| RECORDED DATA |

• • •

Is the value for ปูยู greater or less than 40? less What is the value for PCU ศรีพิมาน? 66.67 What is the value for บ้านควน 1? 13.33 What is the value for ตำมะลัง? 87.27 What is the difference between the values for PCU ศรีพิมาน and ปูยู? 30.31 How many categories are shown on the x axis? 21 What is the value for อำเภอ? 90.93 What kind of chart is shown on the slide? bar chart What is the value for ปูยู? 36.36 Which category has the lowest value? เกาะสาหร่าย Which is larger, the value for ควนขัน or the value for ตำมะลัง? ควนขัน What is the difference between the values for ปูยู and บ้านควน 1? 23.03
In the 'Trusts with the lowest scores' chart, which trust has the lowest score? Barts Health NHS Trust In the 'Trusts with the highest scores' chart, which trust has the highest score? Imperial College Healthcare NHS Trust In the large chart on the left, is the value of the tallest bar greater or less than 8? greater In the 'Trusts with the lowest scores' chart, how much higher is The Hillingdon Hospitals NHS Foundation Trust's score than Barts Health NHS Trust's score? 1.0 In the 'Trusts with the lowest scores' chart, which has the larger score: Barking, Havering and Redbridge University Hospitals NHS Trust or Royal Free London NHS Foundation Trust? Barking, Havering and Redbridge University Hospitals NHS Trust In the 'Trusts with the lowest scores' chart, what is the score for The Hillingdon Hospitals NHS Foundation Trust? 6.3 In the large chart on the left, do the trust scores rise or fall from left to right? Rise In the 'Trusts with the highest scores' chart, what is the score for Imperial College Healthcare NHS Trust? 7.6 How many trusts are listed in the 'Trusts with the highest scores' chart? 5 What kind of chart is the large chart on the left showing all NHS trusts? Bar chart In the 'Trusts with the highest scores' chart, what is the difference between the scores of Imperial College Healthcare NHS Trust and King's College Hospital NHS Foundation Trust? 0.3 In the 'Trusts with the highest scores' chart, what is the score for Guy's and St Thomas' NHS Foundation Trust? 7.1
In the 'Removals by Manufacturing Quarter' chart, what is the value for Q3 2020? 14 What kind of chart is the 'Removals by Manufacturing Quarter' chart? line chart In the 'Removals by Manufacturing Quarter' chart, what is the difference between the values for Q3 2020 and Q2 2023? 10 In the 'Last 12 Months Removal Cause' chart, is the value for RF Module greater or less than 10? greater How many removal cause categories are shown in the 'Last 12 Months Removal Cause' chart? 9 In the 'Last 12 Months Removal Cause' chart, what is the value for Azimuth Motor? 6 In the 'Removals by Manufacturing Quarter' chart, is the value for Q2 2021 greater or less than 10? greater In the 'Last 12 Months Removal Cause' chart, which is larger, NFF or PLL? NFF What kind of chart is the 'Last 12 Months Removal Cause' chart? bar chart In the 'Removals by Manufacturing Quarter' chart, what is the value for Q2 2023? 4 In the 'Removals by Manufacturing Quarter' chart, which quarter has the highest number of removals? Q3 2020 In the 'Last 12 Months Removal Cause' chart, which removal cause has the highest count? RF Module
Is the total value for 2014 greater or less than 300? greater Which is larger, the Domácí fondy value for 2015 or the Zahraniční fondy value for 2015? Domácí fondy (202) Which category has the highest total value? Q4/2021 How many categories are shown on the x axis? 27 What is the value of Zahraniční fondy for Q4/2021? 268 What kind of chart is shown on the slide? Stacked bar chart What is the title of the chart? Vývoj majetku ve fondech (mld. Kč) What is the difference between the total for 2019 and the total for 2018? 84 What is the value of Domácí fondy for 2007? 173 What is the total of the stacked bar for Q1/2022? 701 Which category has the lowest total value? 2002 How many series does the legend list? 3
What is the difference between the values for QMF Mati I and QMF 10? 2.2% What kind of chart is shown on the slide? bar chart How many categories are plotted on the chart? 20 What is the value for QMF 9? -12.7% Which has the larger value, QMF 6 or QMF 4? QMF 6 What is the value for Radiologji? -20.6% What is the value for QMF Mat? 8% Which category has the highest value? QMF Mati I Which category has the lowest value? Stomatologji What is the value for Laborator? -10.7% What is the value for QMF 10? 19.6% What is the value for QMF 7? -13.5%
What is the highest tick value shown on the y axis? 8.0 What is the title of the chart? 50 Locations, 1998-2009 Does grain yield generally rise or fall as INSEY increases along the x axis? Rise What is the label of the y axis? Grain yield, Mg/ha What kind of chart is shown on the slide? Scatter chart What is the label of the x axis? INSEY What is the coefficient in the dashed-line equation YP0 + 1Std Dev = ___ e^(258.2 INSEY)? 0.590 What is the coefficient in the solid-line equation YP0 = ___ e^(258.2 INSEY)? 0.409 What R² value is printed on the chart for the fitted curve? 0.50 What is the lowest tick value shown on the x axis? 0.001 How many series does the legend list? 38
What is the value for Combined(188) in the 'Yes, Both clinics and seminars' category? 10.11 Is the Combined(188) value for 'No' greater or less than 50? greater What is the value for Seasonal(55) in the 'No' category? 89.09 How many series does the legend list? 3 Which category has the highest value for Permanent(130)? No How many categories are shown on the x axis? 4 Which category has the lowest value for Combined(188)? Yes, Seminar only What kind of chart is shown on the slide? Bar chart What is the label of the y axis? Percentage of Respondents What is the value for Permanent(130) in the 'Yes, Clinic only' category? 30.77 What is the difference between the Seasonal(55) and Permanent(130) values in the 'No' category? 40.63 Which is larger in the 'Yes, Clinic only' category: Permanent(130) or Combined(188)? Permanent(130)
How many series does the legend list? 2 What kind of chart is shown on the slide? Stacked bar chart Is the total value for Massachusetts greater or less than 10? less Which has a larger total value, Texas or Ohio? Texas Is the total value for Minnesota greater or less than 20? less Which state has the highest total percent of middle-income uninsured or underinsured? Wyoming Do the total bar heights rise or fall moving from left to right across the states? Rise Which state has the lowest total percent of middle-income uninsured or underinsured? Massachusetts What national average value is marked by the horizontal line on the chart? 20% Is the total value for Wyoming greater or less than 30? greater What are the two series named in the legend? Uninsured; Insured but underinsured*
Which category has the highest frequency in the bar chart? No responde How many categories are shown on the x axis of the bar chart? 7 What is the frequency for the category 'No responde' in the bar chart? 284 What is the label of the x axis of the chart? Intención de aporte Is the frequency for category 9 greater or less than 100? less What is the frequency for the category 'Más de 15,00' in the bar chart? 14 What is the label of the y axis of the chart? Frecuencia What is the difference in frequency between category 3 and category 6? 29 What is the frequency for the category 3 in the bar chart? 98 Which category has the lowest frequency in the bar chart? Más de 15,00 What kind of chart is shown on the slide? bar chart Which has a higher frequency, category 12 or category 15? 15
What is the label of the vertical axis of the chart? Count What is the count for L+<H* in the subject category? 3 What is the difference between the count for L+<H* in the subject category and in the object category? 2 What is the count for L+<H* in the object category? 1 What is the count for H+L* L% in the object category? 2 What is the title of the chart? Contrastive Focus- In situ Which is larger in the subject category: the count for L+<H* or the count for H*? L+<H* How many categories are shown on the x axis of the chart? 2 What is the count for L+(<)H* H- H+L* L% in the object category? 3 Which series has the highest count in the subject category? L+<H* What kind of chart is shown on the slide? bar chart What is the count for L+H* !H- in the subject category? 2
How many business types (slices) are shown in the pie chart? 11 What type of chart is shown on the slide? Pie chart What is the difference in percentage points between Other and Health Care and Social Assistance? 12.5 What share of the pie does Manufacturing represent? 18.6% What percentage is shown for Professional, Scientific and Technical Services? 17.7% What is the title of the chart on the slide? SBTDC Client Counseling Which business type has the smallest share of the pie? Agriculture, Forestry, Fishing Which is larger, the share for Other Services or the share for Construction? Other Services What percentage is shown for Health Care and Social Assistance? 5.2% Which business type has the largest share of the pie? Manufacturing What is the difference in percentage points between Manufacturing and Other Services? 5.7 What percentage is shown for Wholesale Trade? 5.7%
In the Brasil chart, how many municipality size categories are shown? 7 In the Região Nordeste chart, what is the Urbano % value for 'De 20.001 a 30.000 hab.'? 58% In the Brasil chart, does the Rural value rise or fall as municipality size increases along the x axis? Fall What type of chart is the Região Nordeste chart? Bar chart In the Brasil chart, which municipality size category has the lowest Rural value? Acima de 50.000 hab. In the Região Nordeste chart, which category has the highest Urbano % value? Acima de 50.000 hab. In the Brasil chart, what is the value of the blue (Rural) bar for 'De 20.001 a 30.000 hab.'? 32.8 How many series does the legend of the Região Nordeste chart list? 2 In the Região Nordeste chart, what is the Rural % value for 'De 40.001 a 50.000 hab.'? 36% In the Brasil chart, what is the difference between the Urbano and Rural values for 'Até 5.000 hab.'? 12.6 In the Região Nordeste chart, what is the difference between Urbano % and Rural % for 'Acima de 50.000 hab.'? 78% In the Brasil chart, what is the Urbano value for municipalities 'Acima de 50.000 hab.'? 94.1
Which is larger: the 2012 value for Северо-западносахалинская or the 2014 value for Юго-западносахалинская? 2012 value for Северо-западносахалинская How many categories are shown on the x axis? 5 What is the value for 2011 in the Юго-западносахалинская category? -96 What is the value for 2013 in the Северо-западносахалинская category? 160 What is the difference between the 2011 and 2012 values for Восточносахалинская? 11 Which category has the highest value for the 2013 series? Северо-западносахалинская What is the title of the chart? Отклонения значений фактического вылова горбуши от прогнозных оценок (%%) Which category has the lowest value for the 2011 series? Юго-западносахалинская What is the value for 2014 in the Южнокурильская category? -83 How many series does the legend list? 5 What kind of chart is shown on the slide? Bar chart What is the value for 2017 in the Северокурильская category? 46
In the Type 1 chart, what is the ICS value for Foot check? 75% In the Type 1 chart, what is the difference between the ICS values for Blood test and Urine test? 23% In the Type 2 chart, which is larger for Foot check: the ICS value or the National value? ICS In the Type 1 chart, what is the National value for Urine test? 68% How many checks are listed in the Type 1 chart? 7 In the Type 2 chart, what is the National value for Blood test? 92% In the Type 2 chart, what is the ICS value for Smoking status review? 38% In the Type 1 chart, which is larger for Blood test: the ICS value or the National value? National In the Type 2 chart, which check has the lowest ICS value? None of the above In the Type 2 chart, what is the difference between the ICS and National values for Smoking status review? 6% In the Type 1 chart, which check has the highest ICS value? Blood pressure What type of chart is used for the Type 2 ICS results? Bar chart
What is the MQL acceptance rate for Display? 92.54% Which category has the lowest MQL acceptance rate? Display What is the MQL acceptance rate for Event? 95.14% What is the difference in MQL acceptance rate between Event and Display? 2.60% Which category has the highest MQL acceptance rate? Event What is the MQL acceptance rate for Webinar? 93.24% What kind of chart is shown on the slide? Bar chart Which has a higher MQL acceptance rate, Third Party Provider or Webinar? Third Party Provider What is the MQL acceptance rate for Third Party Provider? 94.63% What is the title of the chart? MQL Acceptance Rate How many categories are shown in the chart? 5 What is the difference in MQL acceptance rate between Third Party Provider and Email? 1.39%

• • •

| WORK REQUEST |
Pick out every line in the records that contains the word "Scatter", and copy each one. Case counts, so only that exact capitalization is a match.

| ANSWER BOX |
What is the highest tick value shown on the y axis? 8.0 What is the title of the chart? 50 Locations, 1998-2009 Does grain yield generally rise or fall as INSEY increases along the x axis? Rise What is the label of the y axis? Grain yield, Mg/ha What kind of chart is shown on the slide? Scatter chart What is the label of the x axis? INSEY What is the coefficient in the dashed-line equation YP0 + 1Std Dev = ___ e^(258.2 INSEY)? 0.590 What is the coefficient in the solid-line equation YP0 = ___ e^(258.2 INSEY)? 0.409 What R² value is printed on the chart for the fitted curve? 0.50 What is the lowest tick value shown on the x axis? 0.001 How many series does the legend list? 38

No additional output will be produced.